BEGIN

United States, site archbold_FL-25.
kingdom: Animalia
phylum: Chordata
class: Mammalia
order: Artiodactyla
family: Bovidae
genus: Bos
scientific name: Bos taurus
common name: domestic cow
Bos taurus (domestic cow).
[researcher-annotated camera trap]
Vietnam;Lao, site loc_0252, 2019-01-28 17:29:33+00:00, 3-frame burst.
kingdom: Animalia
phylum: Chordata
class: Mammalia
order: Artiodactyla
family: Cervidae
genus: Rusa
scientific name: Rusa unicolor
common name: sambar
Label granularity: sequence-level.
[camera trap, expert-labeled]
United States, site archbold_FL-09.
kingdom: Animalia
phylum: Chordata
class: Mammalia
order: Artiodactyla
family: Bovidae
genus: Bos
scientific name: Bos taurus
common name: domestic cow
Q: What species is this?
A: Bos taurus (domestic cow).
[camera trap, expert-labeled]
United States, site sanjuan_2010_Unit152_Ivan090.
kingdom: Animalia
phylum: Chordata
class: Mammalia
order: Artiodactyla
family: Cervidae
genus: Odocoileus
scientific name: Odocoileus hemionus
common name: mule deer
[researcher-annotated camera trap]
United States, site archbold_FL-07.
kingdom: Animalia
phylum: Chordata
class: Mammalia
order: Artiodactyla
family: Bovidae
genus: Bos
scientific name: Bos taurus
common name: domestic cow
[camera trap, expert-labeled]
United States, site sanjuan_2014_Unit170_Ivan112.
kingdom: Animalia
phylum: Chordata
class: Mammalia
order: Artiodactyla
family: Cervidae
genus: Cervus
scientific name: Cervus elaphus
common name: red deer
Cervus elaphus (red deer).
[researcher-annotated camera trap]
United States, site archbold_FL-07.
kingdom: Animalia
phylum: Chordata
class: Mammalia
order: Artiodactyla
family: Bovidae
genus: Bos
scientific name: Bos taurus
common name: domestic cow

END

**WHAT YOU NEED TO DO**.
Please write out all the data above, exactly as it reads.

**RESPONSE**.
United States, site archbold_FL-25.
kingdom: Animalia
phylum: Chordata
class: Mammalia
order: Artiodactyla
family: Bovidae
genus: Bos
scientific name: Bos taurus
common name: domestic cow
Bos taurus (domestic cow).
[researcher-annotated camera trap]
Vietnam;Lao, site loc_0252, 2019-01-28 17:29:33+00:00, 3-frame burst.
kingdom: Animalia
phylum: Chordata
class: Mammalia
order: Artiodactyla
family: Cervidae
genus: Rusa
scientific name: Rusa unicolor
common name: sambar
Label granularity: sequence-level.
[camera trap, expert-labeled]
United States, site archbold_FL-09.
kingdom: Animalia
phylum: Chordata
class: Mammalia
order: Artiodactyla
family: Bovidae
genus: Bos
scientific name: Bos taurus
common name: domestic cow
Q: What species is this?
A: Bos taurus (domestic cow).
[camera trap, expert-labeled]
United States, site sanjuan_2010_Unit152_Ivan090.
kingdom: Animalia
phylum: Chordata
class: Mammalia
order: Artiodactyla
family: Cervidae
genus: Odocoileus
scientific name: Odocoileus hemionus
common name: mule deer
[researcher-annotated camera trap]
United States, site archbold_FL-07.
kingdom: Animalia
phylum: Chordata
class: Mammalia
order: Artiodactyla
family: Bovidae
genus: Bos
scientific name: Bos taurus
common name: domestic cow
[camera trap, expert-labeled]
United States, site sanjuan_2014_Unit170_Ivan112.
kingdom: Animalia
phylum: Chordata
class: Mammalia
order: Artiodactyla
family: Cervidae
genus: Cervus
scientific name: Cervus elaphus
common name: red deer
Cervus elaphus (red deer).
[researcher-annotated camera trap]
United States, site archbold_FL-07.
kingdom: Animalia
phylum: Chordata
class: Mammalia
order: Artiodactyla
family: Bovidae
genus: Bos
scientific name: Bos taurus
common name: domestic cow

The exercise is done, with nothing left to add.